À l’inverse, le caractère « central » des mathématiques ne rature pas l’existence d’influences réciproques de ces sciences (par exemple de la physique) sur la mathématique (Poincaré y insiste d’ailleurs).

À parler de « mathématiciens pensifs », ne risque-t-on pas de laisser entendre que le working mathematician, lui, ne penserait pas ?

Non ! Bien sûr, les mathématiques, comme les autres sciences, pensent, et donc le working mathematician pense quand il fait des mathématiques.

L’adjectif « pensif » (et non le substantif « penseur » !), au demeurant emprunté à Victor Hugo qui en fait grand usage, veut désigner quelque chose de plus singulier qu’une pensée mathématique : très exactement une réflexion mathématicienne sur cette pensée mathématique.

Puisqu’on retrouve également une délimitation par rapport à la métaphysique de l’intérieur même de la philosophie, en quoi s’agit-il bien, dans le cas de Poincaré et Weyl, d’une délimitation mathématicienne ?

Il est vrai qu’un rejet de la métaphysique existe de l’intérieur même du champ philosophique (songeons par exemple à Heidegger).
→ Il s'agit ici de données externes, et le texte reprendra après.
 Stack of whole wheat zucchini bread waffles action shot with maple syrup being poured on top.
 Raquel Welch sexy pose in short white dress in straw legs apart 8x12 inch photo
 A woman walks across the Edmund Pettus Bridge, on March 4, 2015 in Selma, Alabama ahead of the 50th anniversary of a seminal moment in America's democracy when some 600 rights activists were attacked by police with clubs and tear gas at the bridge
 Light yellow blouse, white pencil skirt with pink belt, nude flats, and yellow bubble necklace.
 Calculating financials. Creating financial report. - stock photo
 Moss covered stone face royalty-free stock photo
Mais alors le mot « métaphysique » opère tout autrement qu’il ne le fait dans le discours de Poincaré et Weyl : pour Heidegger par exemple, la critique de la métaphysique (et de l’ontothéologie) légitime un retour à une ontologie native, présocratique, étroitement imbriquée au poème. Elle opère donc comme appel à revenir à une philosophie véritable (au sens d’Heidegger).
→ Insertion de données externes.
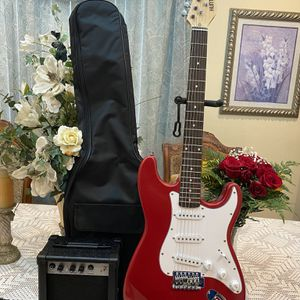 red huntington electric guitar with case cable strap and amp for Sale in Bell Gardens, CA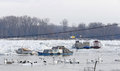 Trapped boats into the frozen Danube river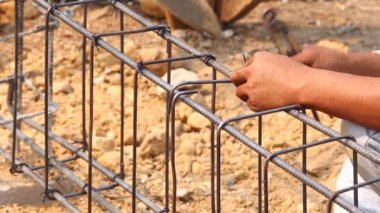 Technician bundle wire steel rod for construction job — 图库视频影像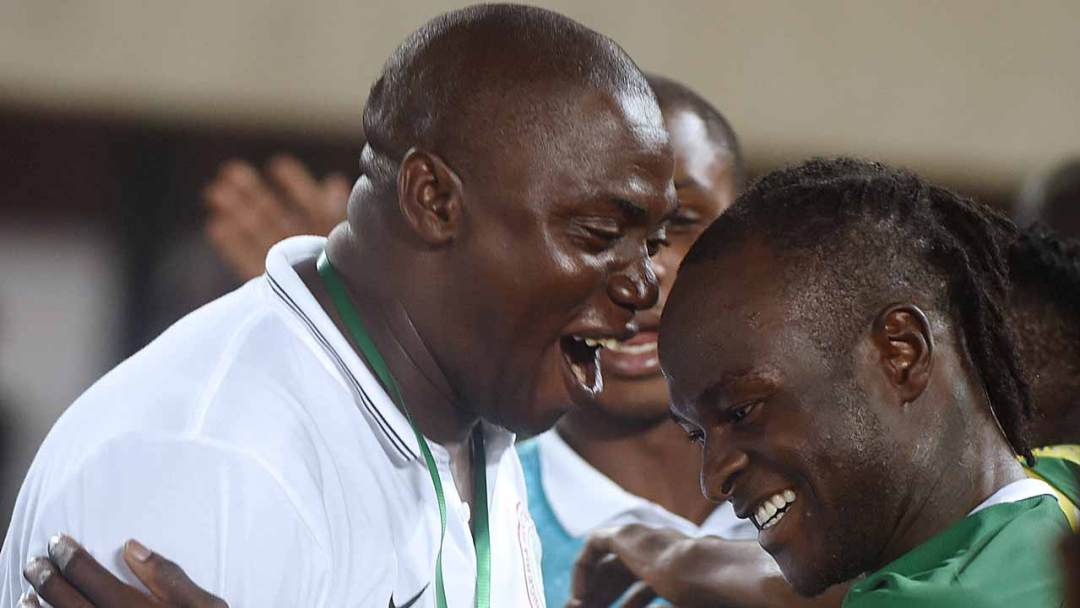 Nigeria's forward Victor Moses (R) celebrates with an unidentified member of the Nigerian Football Federation after scoring a goal during the 2018 FIFA World Cup African zone group B qualifying football match between Nigeria and Algeria at the Akwa Ibom State Stadium in Uyo on November 12, 2016. PIUS UTOMI EKPEI / AFP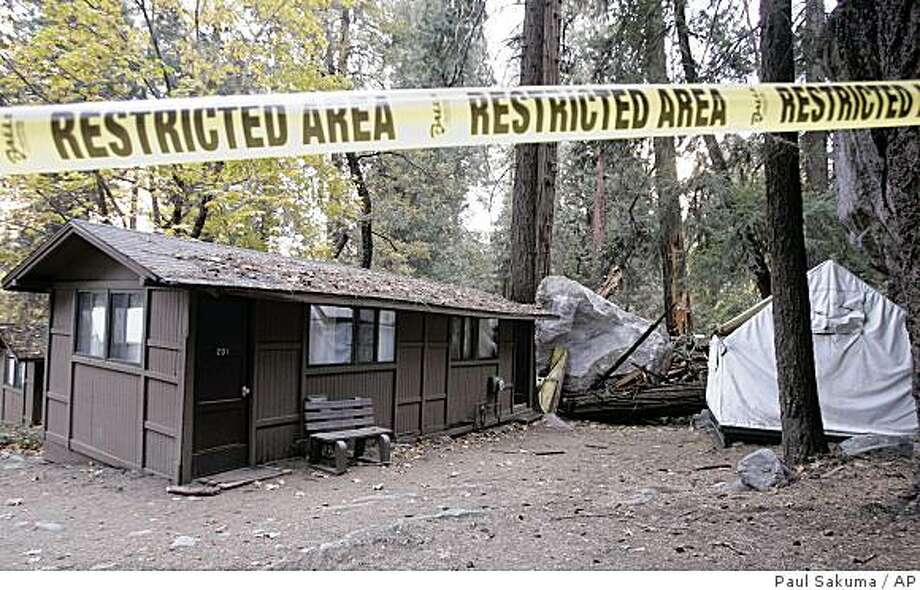 Restriction tape blocks an area at Curry Village in Yosemite National Park, Calif., after a boulder fell during a rock slide, Monday, Oct. 20, 2008. Falling rocks at one of America's most popular parks, Yosemite, have led to lawsuits and scientific debate over whether construction in the park has increased the danger and contributed to the deaths. Since 1999, 20 of the structures at Curry Village have been directly hit by boulders and many more damaged by flying rocks. (AP Photo/Paul Sakuma) Photo: Paul Sakuma, AP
Pour Poincaré et Weyl, le même mot « métaphysique » désigne tout autre chose : précisément un espace de pensée radicalement étranger à l’espace scientifique et mathématique, et dans lequel les mathématiciens n’ont pas à se compromettre. Cet espace « métaphysique », fait des concepts de « cause », de « liberté », d’« essence » et d’ « existence », de rapport entre « intelligible et sensible », de « nature de la vérité », de « dualisme objet/sujet », etc. désigne alors bien la philosophie en son noyau de pensée propre.

Pourquoi ne pas compter dans l’intellectualité mathématique les théories mathématiques de la musique, en particulier celle de Mazzola ?

Théoriser mathématiquement la musique, c’est tout simplement une manière particulière de faire des mathématiques. Or l’intellectualité mathématique n’est pas un « faire (de) la mathématique » mais un « la réfléchir » en projetant la pensée à l’œuvre dans le faire dans la langue vernaculaire.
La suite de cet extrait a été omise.